Rund 100 Schokoladen-Weihnachtsmänner stehen im Büro von Pastorin Martina Zepke-Lemcke in der Lübecker Justizvollzugsanstalt (JVA). Zusammen mit Tabak, Feuerzeugen, Kaffeepulver und Mandarinen packt die Gefängnisseelsorgerin sie in Papiertüten mit weihnachtlichem Motiv. Kurz vor Heiligabend will die 59-Jährige die Tüten im Wert von je zehn Euro an besonders bedürftige Häftlinge verteilen, die keine Arbeit in der JVA haben und damit oft nur ein geringes Taschengeld beziehen. Für ihre Aktion erntet sie nicht nur Dankbarkeit, sondern auch Kritik.
"Einige Gefängnismitarbeitende sind nicht damit einverstanden, dass ich von Kirchensteuern Geschenke für Menschen kaufe, gerade wenn sie Frauen vergewaltigt oder Menschen getötet haben", sagt Zepke-Lemcke, die eine von insgesamt neun Gefängnisseelsorgern in der evangelischen Nordkirche ist. Sie versucht ihren Kritikern dann zu erklären, dass man einen Menschen nicht auf eine einzelne Tat reduzieren dürfe, sondern seine ganz Geschichte sehen müsse. Viele Gefangene seien zudem psychisch krank.
Ihr Motto ist es, mit ihnen ins Gespräch zu kommen, statt sie zu ignorieren und isolieren. Ansonsten könne es passieren, dass Menschen sich abgeschrieben fühlen und an Suizid denken, so die Theologin. Jesus habe sich schließlich auch um die Verlorenen und Abgeschriebenen gekümmert.
Seit dreieinhalb Jahren arbeitet Martina Zepke-Lemcke als Gefängnisseelsorgerin in der JVA. Ihr Arbeitsplatz ist ein Hochsicherheitsgefängnis mit etwa 500 Gefangenen und einer 1,5 Kilometer langen Mauer mit Stacheldraht. Zu ihrem Job gehört es, mit Gefangenen, deren Angehörigen und Bediensteten zu sprechen.
Mit ihrem katholischen Kollegen organisiert sie Konzerte für die Häftlinge, leitet Bibel- und Freizeitgruppen und feiert sonntags Gottesdienste. Am 11. Dezember kamen 28 Menschen zu ihren drei Gottesdiensten in die Kapelle im ersten Stock. Auch für Heiligabend, den zweiten Weihnachtstag und Neujahr sind Gottesdienste geplant, in denen die beiden Seelsorger auch neue Kalender an die Häftlinge verteilen wollen. Die Bilder von Bergen und Seen brächten ein bisschen Farbe in die Zelle, so die Pastorin. Außer dem Blick zum Himmel und ein paar schreienden Möwen hätten die Gefangenen kein Naturerlebnis.

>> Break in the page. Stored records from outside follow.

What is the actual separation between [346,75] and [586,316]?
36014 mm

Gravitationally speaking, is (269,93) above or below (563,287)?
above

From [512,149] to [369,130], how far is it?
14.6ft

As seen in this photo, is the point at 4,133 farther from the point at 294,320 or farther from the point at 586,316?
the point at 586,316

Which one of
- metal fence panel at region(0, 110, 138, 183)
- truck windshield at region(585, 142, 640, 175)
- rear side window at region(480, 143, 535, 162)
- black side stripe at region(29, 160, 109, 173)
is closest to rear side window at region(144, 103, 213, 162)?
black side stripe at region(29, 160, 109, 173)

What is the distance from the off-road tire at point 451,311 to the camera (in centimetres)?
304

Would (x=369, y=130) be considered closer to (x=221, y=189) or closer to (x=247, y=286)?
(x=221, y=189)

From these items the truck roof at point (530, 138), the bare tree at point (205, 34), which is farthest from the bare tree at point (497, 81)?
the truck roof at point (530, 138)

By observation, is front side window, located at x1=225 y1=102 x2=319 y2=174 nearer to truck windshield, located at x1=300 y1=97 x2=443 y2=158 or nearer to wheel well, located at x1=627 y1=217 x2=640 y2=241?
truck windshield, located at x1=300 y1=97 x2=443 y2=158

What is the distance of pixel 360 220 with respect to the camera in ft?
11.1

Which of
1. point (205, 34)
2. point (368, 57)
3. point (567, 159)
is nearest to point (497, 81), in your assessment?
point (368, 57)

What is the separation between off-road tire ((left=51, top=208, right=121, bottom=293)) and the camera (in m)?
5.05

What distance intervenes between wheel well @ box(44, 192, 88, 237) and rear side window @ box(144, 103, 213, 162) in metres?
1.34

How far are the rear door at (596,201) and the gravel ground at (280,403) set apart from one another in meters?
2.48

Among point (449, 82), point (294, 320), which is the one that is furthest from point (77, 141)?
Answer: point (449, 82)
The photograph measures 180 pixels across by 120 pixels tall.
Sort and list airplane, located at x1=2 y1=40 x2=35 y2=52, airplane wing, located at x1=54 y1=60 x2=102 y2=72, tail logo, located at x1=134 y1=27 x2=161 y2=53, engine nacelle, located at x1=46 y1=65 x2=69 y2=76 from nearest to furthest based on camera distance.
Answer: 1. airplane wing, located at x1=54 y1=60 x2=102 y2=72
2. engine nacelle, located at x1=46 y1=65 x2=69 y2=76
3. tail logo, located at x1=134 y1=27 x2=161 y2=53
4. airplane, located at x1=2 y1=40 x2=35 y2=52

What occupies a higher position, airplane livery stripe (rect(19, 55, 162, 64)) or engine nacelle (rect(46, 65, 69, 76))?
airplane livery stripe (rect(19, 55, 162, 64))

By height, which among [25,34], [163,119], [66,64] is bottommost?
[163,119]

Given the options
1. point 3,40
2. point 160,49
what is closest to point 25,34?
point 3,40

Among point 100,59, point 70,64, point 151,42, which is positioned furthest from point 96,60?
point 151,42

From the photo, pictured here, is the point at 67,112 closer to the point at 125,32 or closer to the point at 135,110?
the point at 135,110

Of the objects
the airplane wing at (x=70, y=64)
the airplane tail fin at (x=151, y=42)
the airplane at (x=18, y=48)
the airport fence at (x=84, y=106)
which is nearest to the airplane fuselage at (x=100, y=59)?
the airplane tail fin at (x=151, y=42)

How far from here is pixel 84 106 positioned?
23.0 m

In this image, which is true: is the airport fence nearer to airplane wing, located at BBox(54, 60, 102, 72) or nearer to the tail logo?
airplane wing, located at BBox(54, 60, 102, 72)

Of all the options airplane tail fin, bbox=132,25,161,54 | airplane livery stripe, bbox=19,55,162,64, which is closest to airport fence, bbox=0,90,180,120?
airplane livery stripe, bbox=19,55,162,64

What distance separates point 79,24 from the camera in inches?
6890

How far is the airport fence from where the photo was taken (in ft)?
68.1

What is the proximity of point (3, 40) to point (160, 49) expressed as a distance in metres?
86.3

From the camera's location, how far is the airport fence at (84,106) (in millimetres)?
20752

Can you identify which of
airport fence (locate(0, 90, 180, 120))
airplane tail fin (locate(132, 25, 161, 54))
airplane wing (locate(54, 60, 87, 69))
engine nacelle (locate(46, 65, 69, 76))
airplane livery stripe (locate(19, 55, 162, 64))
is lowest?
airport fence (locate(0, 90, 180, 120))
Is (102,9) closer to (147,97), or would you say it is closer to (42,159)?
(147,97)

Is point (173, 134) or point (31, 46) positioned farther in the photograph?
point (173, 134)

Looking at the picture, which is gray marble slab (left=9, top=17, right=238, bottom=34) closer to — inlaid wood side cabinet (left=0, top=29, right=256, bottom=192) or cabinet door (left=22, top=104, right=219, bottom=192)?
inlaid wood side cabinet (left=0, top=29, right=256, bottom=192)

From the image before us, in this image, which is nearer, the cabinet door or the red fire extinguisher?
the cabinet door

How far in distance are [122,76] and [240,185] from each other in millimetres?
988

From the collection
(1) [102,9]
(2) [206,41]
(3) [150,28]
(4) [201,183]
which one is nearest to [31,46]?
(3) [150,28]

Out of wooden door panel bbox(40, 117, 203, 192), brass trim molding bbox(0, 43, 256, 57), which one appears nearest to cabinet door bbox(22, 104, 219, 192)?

Angst vor Angriffen durch die Häftlinge kennt Martina Zepke-Lemcke nicht. Vor ihrem Job im Gefängnis hat sie 26 Jahre lang in der Psychatrie-, Sucht- und Altenheimseelsorge des Landesvereins für innere Mission in Rickling (Kreis Segeberg) gearbeitet hat. Auch da sei ihr niemals etwas passiert. "Ich denke, es gilt als ungeschriebenes Gesetz im Gefängnis, dass man Pastoren nicht angreift", sagt sie.
Schließlich könne sie die Häftlinge oftmals unterstützen, ihren einsamen Alltag in der acht Quadratmeter kleinen Zelle mit einem Gespräch zu unterbrechen oder für die Inhaftierten wichtige Fragen zu klären. Und wenn ein Häftling aus der Strafhaft mal ungestört ein dringendes Telefonat mit seiner Familie führen möchte, sei das in ihrem Büro möglich.